Mercedes-Benz also collaborated with performance experts CraneMorley to create a training class that assisted technicians in becoming acquainted with IoT technologies. In fact, they made a guided discovery course as part of the new model release preparation for the GLE lineup.
Other Applications of the HoloLens
CraneMorley President Thomas Pratt lauded the HoloLens for facilitating the adoption of sophisticated new technology. Specifically, it essentially provides frontline workers with X-ray vision in order to see how a vehicle’s components work.
The HoloLens team can also facilitate training by assisting personnel as they learn the complicated systems and processes involved in vehicle maintenance. Technicians learn by interacting with augmented reality models of real-world settings.
However, the use of Microsoft’s HoloLens in the automobile industry doesn’t end with car maintenance. HoloLens is now being used earlier in the production process, during the designing of new vehicles, thanks to the presence of Enklu. Known as a platform for distributing mixed reality programs, Enklu helps automakers quickly enroll industrial workers using augmented reality learning.

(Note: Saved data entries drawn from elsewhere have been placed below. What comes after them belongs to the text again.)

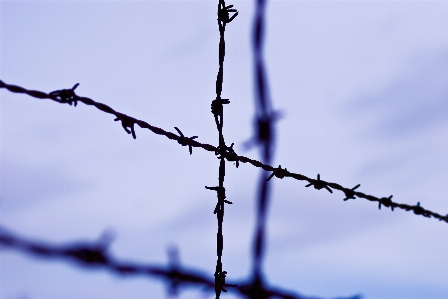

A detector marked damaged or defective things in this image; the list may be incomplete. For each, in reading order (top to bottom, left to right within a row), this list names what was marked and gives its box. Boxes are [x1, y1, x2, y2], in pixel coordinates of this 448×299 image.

rusty wire [0, 79, 446, 225]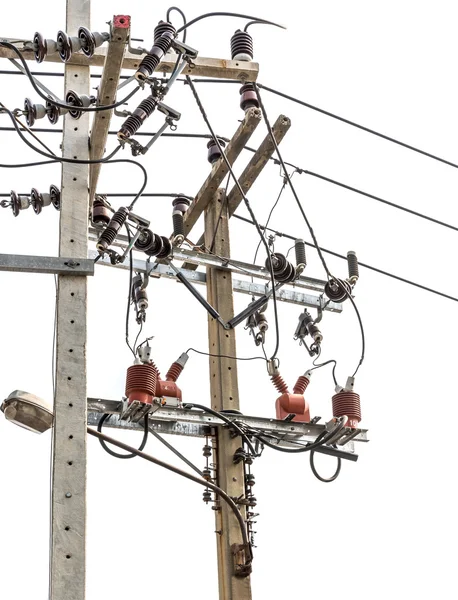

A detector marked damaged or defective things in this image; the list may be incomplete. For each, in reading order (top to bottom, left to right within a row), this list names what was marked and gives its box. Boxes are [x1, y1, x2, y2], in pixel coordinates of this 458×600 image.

rusty metal pole [205, 189, 252, 600]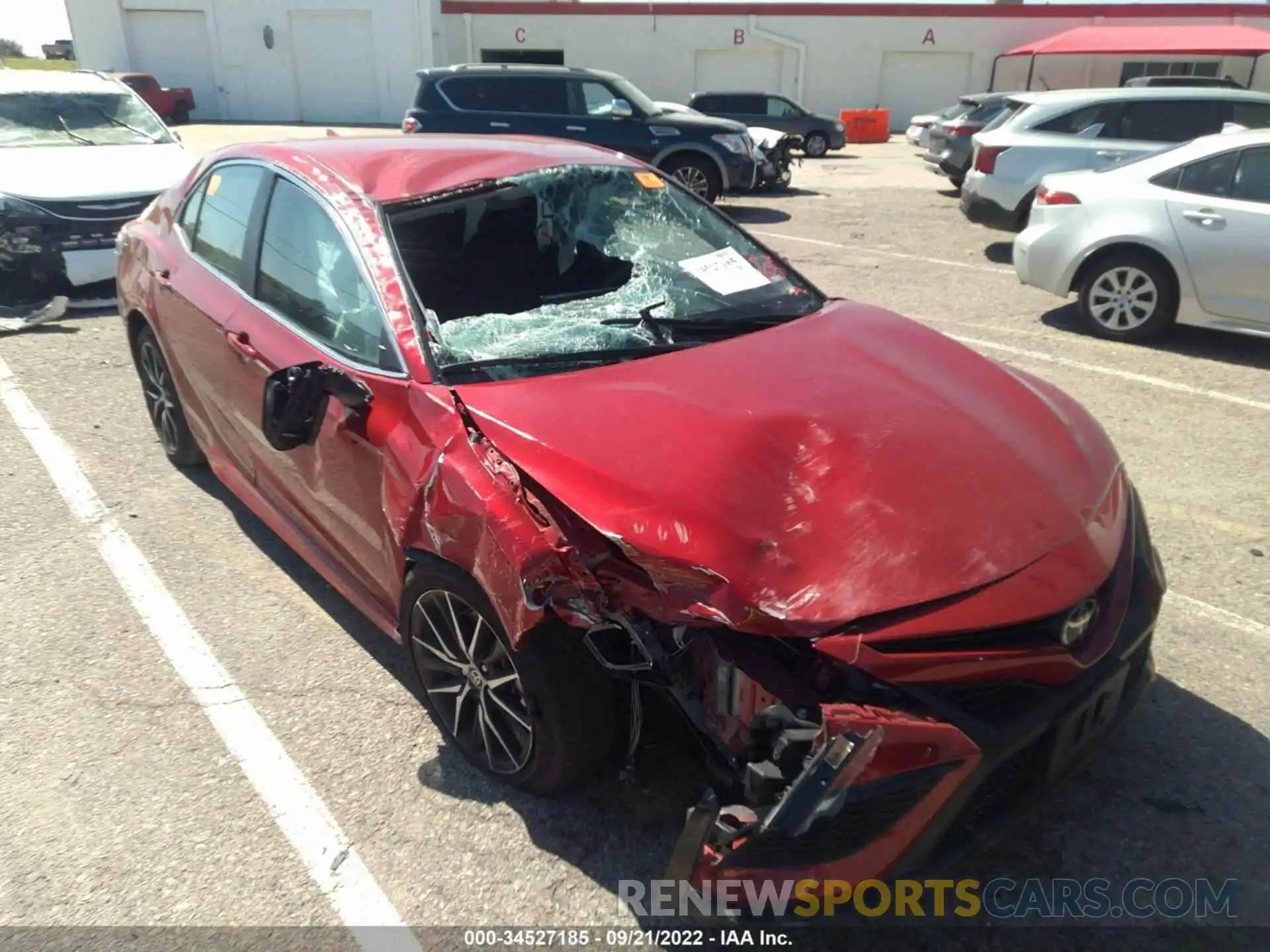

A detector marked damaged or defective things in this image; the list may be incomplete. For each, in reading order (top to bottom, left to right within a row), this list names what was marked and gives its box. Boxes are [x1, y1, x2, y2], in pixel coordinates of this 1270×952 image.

shattered windshield [0, 91, 172, 147]
damaged hood [0, 140, 193, 200]
broken headlight [0, 194, 54, 222]
shattered windshield [386, 165, 826, 383]
damaged hood [458, 305, 1122, 629]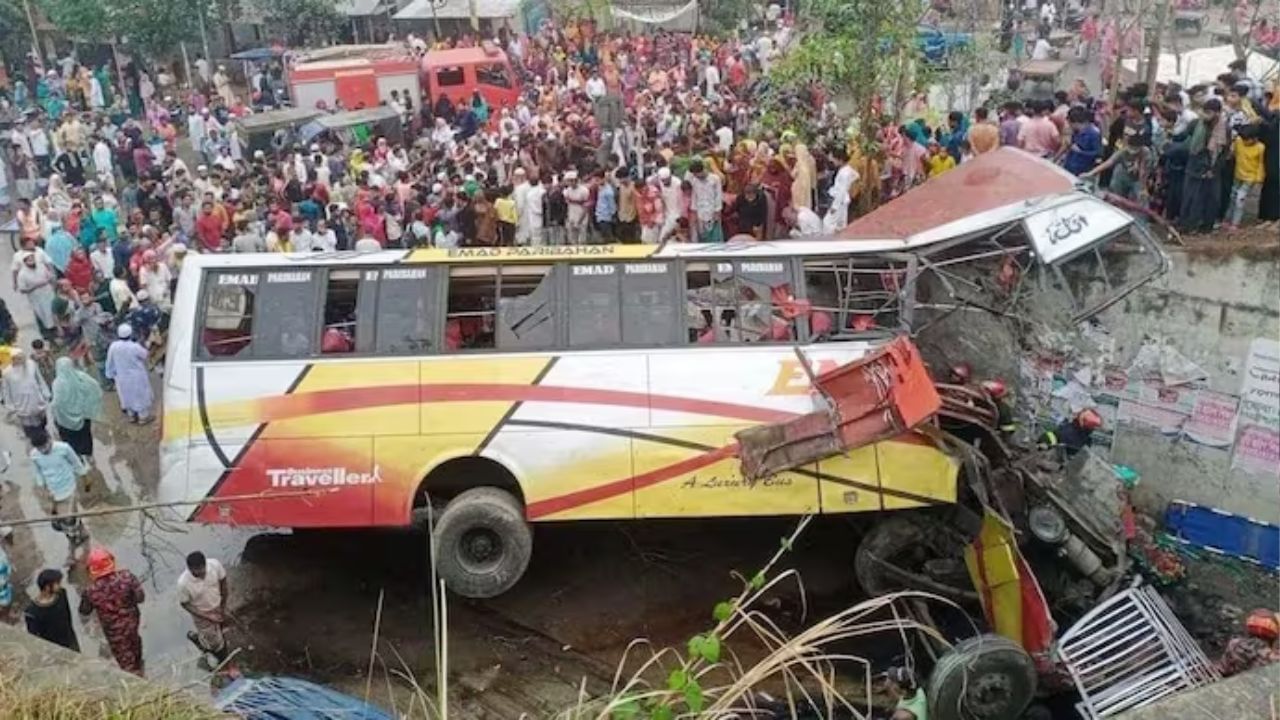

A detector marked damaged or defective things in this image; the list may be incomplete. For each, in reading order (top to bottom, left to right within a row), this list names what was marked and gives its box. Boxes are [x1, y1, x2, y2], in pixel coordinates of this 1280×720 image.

crashed bus [160, 149, 1172, 712]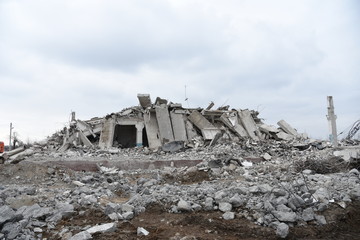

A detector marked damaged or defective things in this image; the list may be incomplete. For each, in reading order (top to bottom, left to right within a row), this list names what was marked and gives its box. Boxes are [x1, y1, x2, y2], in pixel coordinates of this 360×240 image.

broken slab [155, 106, 174, 143]
broken slab [238, 109, 260, 141]
broken slab [278, 119, 298, 136]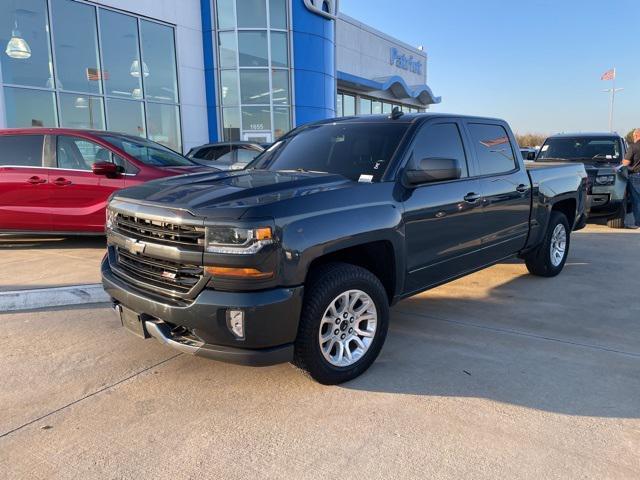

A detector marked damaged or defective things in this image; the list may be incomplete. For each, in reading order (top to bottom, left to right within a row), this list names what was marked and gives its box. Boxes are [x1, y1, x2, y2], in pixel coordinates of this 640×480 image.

pavement crack [396, 310, 640, 358]
pavement crack [0, 352, 181, 438]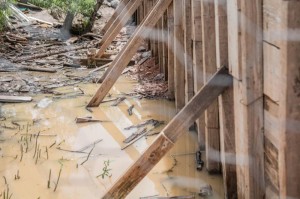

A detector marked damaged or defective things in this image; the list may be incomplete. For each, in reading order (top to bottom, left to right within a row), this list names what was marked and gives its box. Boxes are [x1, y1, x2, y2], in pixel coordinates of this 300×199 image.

broken plank [86, 0, 173, 107]
broken plank [102, 66, 233, 197]
damaged wooden structure [88, 0, 298, 198]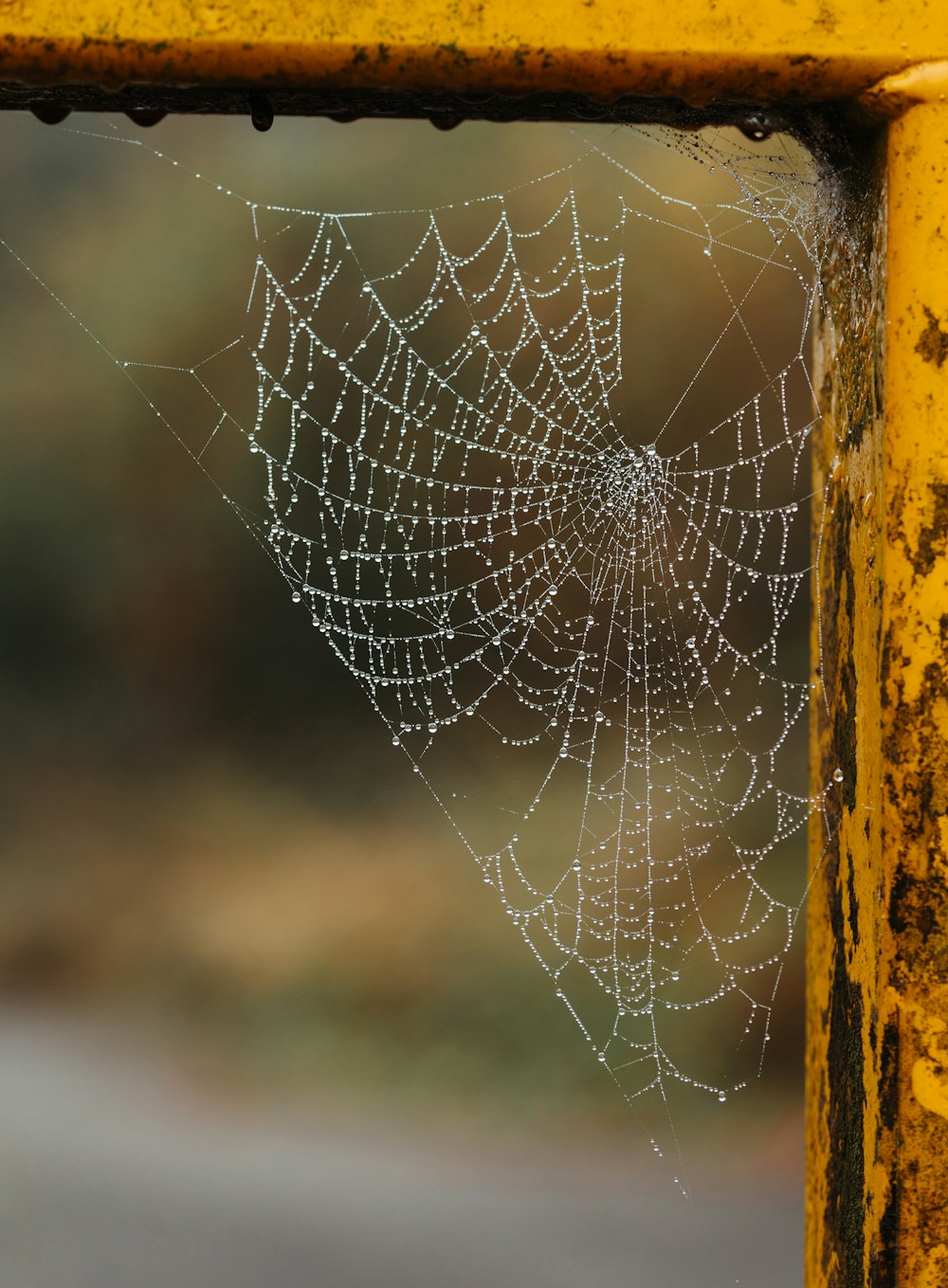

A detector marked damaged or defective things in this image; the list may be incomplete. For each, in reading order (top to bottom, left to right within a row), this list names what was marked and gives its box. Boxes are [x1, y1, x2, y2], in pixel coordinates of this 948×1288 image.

corroded metal [804, 93, 948, 1288]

Ford, for example, is blending concept car models with realistic production models via 3D holograms using HoloLens. Other notable automakers are also attempting to incorporate IoT into their manufacturing processes. Audi, for example, is collaborating with Ericsson to develop a low-latency 5G connection technology to increase factory automation.
Ericsson’s 5G solution is already operational in a genuine production environment at Audi’s P-Labs in Gaimersheim, Germany. Plans are currently being developed to add 5G URLLC functionality to the current framework for advanced factory systems and human safety use applications.
In August 2018, Ericsson and Audi announced plans to pioneer 5G for automobile manufacturing. Since then, the co-collaborators have made significant progress in addressing complicated use cases in manufacturing and industry automation.
The Future is Here
Not too long ago, we envisioned a future in which car technicians could work hands-free without spending too much time guessing. The good news is that, thanks to IoT capabilities such as Microsoft’s HoloLens smartglasses and mixed reality remote assist, it appears as though the future has arrived.